With a minimum of effort, you can then bump things up to Lord of the Rings levels of fantasy, and then up the next step to high-fantasy worlds like Shannara or the world of the Eragon books. The sorts of places where magic is everywhere and you're not like to turn a corner without running up against something odd or magic-steeped.

Keep in mind, this isn't about a preference of playstyle. I like high-magic just as much as I like low-magic most of the time (depending on how well it's done). However, I fully support the concept of starting with a bare-bones system, and then providing DM's and players with the tools to easily sculpt the game to fit what they want to play. The easiest way to do that is to start with as little as possible, then allow the users to add from there. And you can't really deny that low-magic and low-power is the simpler starting point.
 

Just for the record I like some weird. My next campaign will likely have guns, robots, and goblins descended from crash-landed little green men, and I'm sure assorted other weirdness.
 

DnD has it's own brand of weird that it has created over the years.

Classic monsters like the Beholder and Mind Flayer are DnD's weird.

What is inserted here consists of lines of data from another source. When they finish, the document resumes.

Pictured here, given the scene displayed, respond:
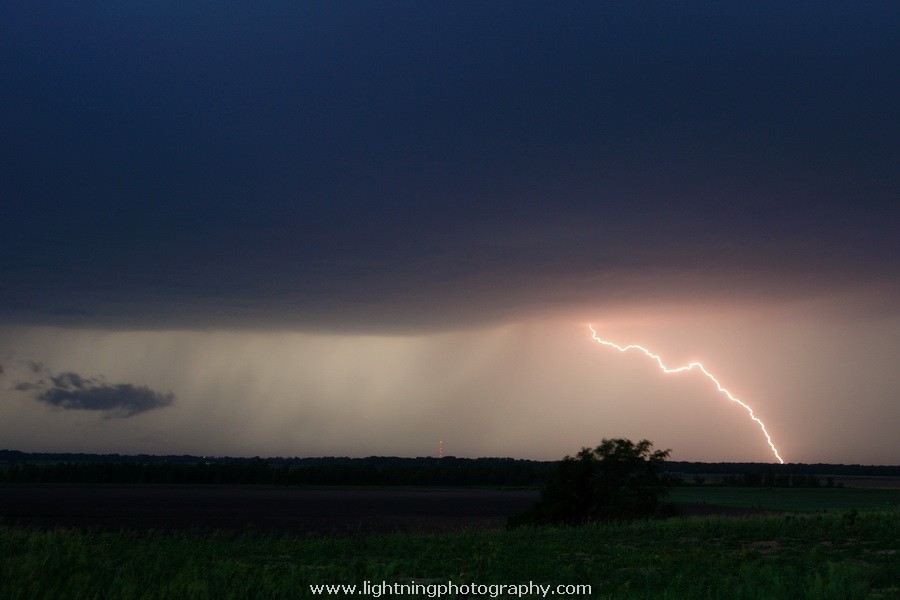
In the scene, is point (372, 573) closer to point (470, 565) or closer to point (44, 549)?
point (470, 565)

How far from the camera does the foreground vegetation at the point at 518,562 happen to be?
→ 1598 centimetres

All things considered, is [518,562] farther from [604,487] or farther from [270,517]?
[270,517]

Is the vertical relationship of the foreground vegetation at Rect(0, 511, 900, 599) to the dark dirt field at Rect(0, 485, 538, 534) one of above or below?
above

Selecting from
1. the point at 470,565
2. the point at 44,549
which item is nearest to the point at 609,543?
the point at 470,565

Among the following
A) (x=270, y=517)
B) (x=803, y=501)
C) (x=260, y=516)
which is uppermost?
(x=803, y=501)

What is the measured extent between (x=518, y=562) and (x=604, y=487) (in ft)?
142

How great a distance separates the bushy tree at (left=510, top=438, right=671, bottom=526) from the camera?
63656 mm

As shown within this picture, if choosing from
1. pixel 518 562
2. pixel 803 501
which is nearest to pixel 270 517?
pixel 518 562

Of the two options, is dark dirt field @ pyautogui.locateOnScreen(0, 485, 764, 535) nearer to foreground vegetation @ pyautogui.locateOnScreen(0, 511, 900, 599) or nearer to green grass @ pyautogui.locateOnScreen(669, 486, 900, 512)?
green grass @ pyautogui.locateOnScreen(669, 486, 900, 512)

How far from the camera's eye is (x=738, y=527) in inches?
1268

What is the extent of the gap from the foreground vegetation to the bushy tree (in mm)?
28308

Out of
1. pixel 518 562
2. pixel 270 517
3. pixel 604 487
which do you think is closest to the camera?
pixel 518 562

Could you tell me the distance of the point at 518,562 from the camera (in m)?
24.2

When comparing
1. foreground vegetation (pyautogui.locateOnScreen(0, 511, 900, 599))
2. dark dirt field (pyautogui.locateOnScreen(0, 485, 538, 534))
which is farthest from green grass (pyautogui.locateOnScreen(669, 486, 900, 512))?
foreground vegetation (pyautogui.locateOnScreen(0, 511, 900, 599))
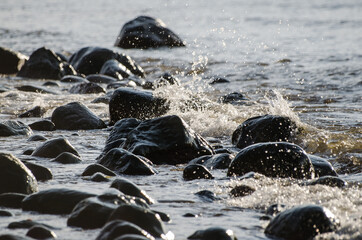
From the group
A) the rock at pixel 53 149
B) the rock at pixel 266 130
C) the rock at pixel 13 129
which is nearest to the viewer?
the rock at pixel 53 149

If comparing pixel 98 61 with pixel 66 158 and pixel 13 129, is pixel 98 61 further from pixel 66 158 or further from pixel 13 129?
pixel 66 158

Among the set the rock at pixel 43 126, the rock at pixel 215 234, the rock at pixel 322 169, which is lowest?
the rock at pixel 43 126

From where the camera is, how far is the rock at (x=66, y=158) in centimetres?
516

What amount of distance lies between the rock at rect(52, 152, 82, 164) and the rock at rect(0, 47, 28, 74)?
8948 mm

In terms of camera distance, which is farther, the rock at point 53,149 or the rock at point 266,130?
the rock at point 266,130

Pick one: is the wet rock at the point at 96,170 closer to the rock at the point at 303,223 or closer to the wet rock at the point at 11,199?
the wet rock at the point at 11,199

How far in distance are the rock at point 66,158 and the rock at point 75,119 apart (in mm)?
1867

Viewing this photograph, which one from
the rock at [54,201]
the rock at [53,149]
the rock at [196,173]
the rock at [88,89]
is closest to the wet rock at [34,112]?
the rock at [88,89]

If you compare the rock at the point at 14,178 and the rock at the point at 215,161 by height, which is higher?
the rock at the point at 14,178

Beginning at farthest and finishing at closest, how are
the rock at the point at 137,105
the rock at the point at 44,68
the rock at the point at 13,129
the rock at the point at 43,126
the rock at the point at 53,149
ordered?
the rock at the point at 44,68, the rock at the point at 137,105, the rock at the point at 43,126, the rock at the point at 13,129, the rock at the point at 53,149

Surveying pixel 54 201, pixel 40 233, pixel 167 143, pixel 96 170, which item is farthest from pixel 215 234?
pixel 167 143

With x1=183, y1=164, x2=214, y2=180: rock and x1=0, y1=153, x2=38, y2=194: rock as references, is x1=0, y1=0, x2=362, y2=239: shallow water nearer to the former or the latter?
x1=183, y1=164, x2=214, y2=180: rock

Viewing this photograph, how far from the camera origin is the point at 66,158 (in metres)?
5.18

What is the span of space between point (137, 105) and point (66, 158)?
2.23 meters
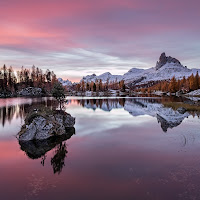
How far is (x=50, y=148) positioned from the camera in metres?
21.6

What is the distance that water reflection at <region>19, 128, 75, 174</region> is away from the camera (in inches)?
691

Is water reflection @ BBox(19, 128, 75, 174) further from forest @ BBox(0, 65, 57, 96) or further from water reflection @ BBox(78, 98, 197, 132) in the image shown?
forest @ BBox(0, 65, 57, 96)

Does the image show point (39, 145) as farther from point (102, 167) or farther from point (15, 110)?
point (15, 110)

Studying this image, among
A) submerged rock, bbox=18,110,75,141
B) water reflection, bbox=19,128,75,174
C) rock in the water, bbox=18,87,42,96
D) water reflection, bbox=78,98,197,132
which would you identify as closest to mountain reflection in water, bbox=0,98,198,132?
water reflection, bbox=78,98,197,132

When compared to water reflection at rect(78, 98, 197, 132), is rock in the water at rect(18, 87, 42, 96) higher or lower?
higher

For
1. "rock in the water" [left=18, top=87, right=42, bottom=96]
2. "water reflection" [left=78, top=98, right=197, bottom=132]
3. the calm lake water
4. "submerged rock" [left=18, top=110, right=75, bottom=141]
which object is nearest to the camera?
the calm lake water

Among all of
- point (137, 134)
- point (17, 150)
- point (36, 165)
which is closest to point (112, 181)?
point (36, 165)

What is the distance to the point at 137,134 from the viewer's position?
92.7 ft

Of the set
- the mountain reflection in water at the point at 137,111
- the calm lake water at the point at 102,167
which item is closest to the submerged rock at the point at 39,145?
the calm lake water at the point at 102,167

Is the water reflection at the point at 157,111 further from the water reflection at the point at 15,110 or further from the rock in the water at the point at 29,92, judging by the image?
the rock in the water at the point at 29,92

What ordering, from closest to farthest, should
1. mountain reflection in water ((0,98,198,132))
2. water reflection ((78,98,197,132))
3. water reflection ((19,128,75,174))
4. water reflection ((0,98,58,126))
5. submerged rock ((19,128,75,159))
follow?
1. water reflection ((19,128,75,174))
2. submerged rock ((19,128,75,159))
3. water reflection ((78,98,197,132))
4. mountain reflection in water ((0,98,198,132))
5. water reflection ((0,98,58,126))

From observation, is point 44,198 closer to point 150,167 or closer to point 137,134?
point 150,167

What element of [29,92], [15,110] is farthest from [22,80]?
[15,110]

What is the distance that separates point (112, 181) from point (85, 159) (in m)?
5.17
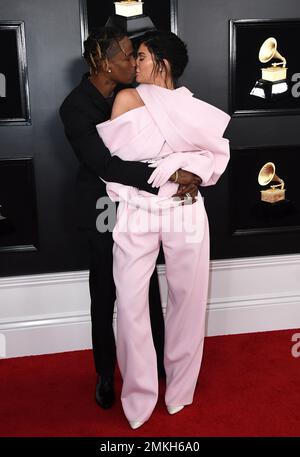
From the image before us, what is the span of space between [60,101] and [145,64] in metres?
0.71

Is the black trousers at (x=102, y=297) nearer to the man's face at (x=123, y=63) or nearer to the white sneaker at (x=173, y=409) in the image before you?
the white sneaker at (x=173, y=409)

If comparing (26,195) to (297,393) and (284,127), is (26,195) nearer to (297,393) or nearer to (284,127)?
(284,127)

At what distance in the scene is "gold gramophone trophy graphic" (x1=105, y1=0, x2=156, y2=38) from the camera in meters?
2.34

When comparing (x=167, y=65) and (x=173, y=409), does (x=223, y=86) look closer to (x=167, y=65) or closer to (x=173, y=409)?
(x=167, y=65)

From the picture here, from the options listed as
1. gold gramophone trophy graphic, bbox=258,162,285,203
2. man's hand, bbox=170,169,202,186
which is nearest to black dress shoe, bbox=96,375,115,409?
man's hand, bbox=170,169,202,186

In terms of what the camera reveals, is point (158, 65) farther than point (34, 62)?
No

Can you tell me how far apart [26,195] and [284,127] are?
138 cm

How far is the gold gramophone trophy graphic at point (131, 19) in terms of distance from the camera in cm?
234

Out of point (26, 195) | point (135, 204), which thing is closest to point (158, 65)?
point (135, 204)

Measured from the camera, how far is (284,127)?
120 inches

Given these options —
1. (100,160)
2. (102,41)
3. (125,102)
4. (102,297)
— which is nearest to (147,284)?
(102,297)

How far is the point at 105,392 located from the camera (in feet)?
8.30

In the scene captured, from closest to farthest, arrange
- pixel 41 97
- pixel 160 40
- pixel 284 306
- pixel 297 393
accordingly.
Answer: pixel 160 40
pixel 297 393
pixel 41 97
pixel 284 306

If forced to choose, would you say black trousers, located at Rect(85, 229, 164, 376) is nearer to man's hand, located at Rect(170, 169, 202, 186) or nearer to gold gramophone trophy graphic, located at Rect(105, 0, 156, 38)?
man's hand, located at Rect(170, 169, 202, 186)
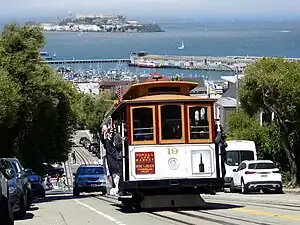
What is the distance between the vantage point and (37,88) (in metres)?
36.0

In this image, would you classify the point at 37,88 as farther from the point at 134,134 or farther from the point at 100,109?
the point at 100,109

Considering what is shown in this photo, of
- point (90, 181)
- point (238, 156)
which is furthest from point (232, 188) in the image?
point (90, 181)

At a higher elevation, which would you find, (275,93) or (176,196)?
(275,93)

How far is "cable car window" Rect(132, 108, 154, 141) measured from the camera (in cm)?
2170

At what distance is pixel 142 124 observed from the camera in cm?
2183

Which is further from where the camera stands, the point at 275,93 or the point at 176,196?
the point at 275,93

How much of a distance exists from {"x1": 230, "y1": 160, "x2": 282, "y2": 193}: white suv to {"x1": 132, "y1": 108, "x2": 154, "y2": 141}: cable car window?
43.6 feet

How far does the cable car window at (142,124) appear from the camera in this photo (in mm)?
21703


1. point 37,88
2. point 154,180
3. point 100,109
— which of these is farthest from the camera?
point 100,109

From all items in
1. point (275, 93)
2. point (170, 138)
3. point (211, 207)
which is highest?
point (275, 93)

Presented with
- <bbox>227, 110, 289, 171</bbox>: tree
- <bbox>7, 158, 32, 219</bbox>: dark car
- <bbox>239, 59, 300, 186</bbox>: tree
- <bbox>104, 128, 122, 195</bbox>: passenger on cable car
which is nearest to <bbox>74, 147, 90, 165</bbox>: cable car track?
<bbox>227, 110, 289, 171</bbox>: tree

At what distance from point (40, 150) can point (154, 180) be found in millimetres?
29139

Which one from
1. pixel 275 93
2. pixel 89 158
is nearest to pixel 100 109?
pixel 89 158

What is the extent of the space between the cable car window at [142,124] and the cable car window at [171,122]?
0.32 meters
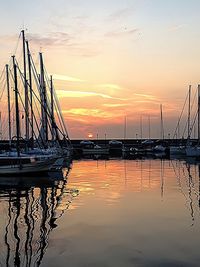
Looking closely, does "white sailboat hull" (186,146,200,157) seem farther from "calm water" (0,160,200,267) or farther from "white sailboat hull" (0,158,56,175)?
"calm water" (0,160,200,267)

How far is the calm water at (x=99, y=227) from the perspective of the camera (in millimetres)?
13844

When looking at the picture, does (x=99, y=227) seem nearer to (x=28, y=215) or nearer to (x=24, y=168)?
(x=28, y=215)

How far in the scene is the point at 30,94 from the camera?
5412 centimetres

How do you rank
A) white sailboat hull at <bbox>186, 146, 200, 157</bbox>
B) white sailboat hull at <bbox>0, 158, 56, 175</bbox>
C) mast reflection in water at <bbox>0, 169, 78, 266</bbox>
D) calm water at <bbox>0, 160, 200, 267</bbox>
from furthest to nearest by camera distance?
white sailboat hull at <bbox>186, 146, 200, 157</bbox>
white sailboat hull at <bbox>0, 158, 56, 175</bbox>
mast reflection in water at <bbox>0, 169, 78, 266</bbox>
calm water at <bbox>0, 160, 200, 267</bbox>

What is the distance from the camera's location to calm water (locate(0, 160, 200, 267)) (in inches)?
545

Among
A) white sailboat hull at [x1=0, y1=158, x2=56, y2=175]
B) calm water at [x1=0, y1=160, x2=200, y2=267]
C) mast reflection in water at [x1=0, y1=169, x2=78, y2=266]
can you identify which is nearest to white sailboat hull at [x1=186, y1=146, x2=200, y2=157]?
white sailboat hull at [x1=0, y1=158, x2=56, y2=175]

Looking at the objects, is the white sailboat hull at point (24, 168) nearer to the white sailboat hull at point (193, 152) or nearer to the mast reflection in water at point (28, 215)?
the mast reflection in water at point (28, 215)

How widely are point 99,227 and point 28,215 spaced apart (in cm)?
445

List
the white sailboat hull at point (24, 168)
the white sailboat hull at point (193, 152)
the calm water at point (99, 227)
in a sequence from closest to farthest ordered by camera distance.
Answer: the calm water at point (99, 227)
the white sailboat hull at point (24, 168)
the white sailboat hull at point (193, 152)

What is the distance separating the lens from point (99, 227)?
61.4ft

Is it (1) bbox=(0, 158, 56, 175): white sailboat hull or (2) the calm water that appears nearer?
(2) the calm water

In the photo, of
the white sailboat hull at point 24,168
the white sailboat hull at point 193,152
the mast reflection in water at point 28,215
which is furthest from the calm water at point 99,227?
the white sailboat hull at point 193,152

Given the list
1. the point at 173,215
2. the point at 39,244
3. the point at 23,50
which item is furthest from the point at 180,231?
the point at 23,50

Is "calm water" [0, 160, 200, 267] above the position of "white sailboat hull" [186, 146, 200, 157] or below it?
below
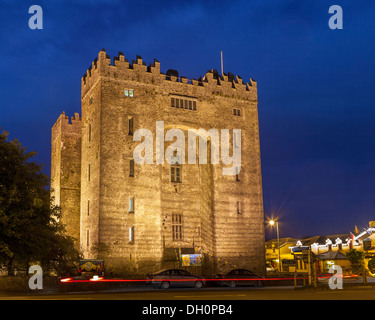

You won't find others like it in other games (and Hasbro intends to keep it that way).

DnD loss much of its weird when it had to bend to 'Satan Worship' fears. 2e had a great purge of things like Assassin in the Player's Handbook, renaming of Devils and Demons, to avoid misguided 'perceptions' (DnD was not alone in this and Warhammer had a large change of their model lines).

There was also not the strict line of Fantasy as Tolkein like that currently people 'classify' as Fantasy. It is actually, a common part of writer threads in fantasy, whether guns and ray guns belong (there are whole sections of fantasy with such items from turn of the century pulp like Warlords of Mars).

DnD has been marketed towards the more Tolkein style of fantasy enjoying people but it has maintained several campaign worlds that are different in style (Planescape, Spelljammer, Dark Sun) and high adventure (Ebberon).

Weird to me is more the creepy crawly stuff like Cthuhlu material that now appears in the Pathfinder bestiaries. It is the aberrants that are conjured or take over.

I'm fine with Sorcery and Six Guns (a GM topic from the old days). Pathfinder has recently started into this idea with their Clockwork monsters, Gunslinger class, and Ultimate Combat/Magic class options that give alternate ways to cast spells using 'bombs' or 'firearms'.
 

...goblins descended from crash-landed little green men

Heh!

I had "elves" who were crash landed Greys- their tech allowed them to alter their appearance to being more human-like, and their "stasis fields" that made interstellar travel practical also accounted for their long lives and the time distortion effects of being overnight in "Underhill".
 

I'm hoping that future creative innovations are largely contemporary in feel. There are sooo many great ideas in the creative space these days, it would be sad to be stuck trying to reinvent the owlbear when we could be creating Adamantine Hydras or something.
 

There was also a Lovecraftian horror element that was sort of removed (except the Mind Flayers). It wasn't huge in the rulebooks, but you saw it in some of EGG's modules - Shrine of the Ku-Tuo, the Tharizidun one.

And he added Derro to the game, which were from science fiction.